Originally published in Christian Today
American pastor and former prisoner in Iran Saeed Abedini returned to his family in Boise, Idaho, on Tuesday only to be greeted by the news that his wife Naghmeh Panahi had filed court documents to legally separate from him, citing spousal abuse as the reason for their broken marriage, reports said.
The domestic relations case, Naghmeh Panahi vs. Saeed Abedini, was filed Tuesday in an Idaho court with Judge Jill Jurries, according toCBN News.
Writing on her Facebook page on Wednesday, Naghmeh said she still loves her husband, “but as some might understand, there are times when love must stop enabling something that has become a growing cancer.”
She also said that she had longed for reconciliation and “wanted nothing more than to run to him and welcome him home.”
However, she said “things did not work out that way.”
Nevertheless, she indicated that she is not closing the door for a future reconciliation, saying that her family is actually working on that.
She made it clear though that she wants their reconciliation “to be strictly based on God’s Word.”
“I want us to go through counseling, which must first deal with the abuse,” she said. “Then we can deal with the changes my husband and I must both make moving forward in the process of healing our marriage.”
Naghmeh said she had taken “temporary legal action to make sure our children will stay in Idaho.”
In her Facebook post, Naghmeh cited one intriguing piece of information that she appeared to have deliberately left unexplained. She said three months ago, her husband demanded that she do certain things in order to promote him in the public’s eye, threatening to end their marriage if she didn’t.
She declined to reveal what it was that he allegedly wanted her to do.
Naghmeh apologised to her friends and supporters for not disclosing sooner to them the abuse she claims to have suffered from her husband.

============================================================

▶ TO DO:
[A] Decide whether each statement agrees with the article above, answering yes or no and quoting the deciding words: (i) the domestic relations case was filed in an Idaho court; (ii) Naghmeh revealed what her husband had wanted her to do; (iii) Naghmeh said she no longer loves her husband.
[B] List every place named in the article above.

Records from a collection

============================================================

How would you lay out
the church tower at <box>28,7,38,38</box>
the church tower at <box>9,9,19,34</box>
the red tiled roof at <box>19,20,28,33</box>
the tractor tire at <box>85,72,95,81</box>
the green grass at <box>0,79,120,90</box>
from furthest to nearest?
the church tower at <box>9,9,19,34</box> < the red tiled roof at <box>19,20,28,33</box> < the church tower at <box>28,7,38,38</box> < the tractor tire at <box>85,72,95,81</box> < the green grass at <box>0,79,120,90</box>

============================================================

▶ RESULTS BY TASK:
[A]
(i) Yes: "was filed Tuesday in an Idaho court with Judge Jill Jurries"
(ii) No: "She declined to reveal what it was that he allegedly wanted her to do."
(iii) No: "Naghmeh said she still loves her husband"

[B] Iran, Boise, Idaho